Firstly, the most important aspect of early diagnosis is sensitization of the population at risk. This brings the “public health” officials in the picture, in which there is an urgent need for them to conduct sessions at primary health centers and educate people regarding the symptoms, seeking early medical advice and initiation of therapy. They can also help by distribution of printed education material. Focal group discussion among local communities might also be beneficial. In addition, prevention of injury by encouraging use of closed shoes and wearing gloves can also be highlighted.
Secondly, strengthening our laboratories at the primary health care level is also extremely important. Direct microscopy can be of immense significance in establishing the correct diagnosis. It is important to differentiate actinomycetoma with eumycetoma, as the treatment is entirely different. However, using only 10% KOH needs some level of skill to report fungal elements. The addition of calcofluor white fluorescent stain increases the sensitivity to a great extent. In the present report, we could easily observe the compact fungal elements in the form of granules using calcofluor white, which were missed on 10% KOH mount.

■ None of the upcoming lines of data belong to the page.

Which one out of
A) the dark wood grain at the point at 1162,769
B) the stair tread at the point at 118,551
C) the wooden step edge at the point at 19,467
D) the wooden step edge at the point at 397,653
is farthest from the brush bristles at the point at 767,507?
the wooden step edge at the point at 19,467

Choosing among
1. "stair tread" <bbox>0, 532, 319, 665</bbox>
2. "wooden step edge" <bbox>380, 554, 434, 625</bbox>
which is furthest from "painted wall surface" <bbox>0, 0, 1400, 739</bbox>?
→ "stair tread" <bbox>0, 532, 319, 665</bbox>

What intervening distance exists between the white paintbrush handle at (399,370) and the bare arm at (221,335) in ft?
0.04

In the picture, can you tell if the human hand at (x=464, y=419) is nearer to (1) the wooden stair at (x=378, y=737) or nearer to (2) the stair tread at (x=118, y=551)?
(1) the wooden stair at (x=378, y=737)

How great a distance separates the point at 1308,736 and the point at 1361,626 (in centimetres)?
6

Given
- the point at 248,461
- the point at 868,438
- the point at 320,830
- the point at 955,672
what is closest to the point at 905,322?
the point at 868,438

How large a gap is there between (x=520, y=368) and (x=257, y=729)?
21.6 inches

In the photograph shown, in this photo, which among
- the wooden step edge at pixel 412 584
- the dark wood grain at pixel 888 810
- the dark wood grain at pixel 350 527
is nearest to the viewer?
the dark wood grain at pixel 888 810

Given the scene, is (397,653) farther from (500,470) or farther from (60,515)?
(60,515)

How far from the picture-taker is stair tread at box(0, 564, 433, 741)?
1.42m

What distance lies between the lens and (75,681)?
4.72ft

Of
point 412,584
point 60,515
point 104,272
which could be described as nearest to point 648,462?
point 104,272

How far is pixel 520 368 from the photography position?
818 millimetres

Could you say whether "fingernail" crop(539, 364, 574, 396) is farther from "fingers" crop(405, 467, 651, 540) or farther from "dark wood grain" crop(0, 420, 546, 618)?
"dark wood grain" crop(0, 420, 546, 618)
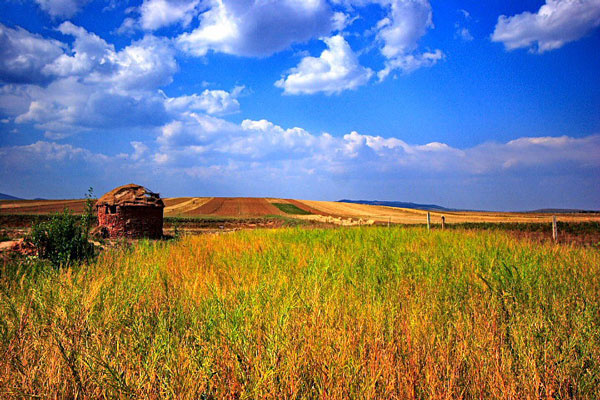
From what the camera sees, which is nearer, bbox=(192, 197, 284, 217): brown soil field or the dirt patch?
the dirt patch

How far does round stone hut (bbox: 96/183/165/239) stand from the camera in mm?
11711

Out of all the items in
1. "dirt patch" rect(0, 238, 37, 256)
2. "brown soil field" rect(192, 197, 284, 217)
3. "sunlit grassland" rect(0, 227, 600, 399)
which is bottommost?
"sunlit grassland" rect(0, 227, 600, 399)

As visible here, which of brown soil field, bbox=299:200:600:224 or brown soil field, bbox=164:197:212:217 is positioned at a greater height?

This case is published with permission of the patient, and written informed consent has been obtained.
Key learning points
- Early diagnosis is the key to appropriate treatment of eumycetoma.
- Antifungal agents like posaconzole, when started early, can prevent morbidity.
- The approximate treatment cost for six months ranges from 20,000–600,000 rupees, depending upon the antifungal prescribed.
- Awareness among population at risk (e.g., farmers, laborers, carpenters, etc.) can make them seek medical advice early on.
- Public health department can play an important role in sensitization.
- Strengthening and upgradation of all public health laboratories to be able to make a diagnosis of fungal infection is warranted.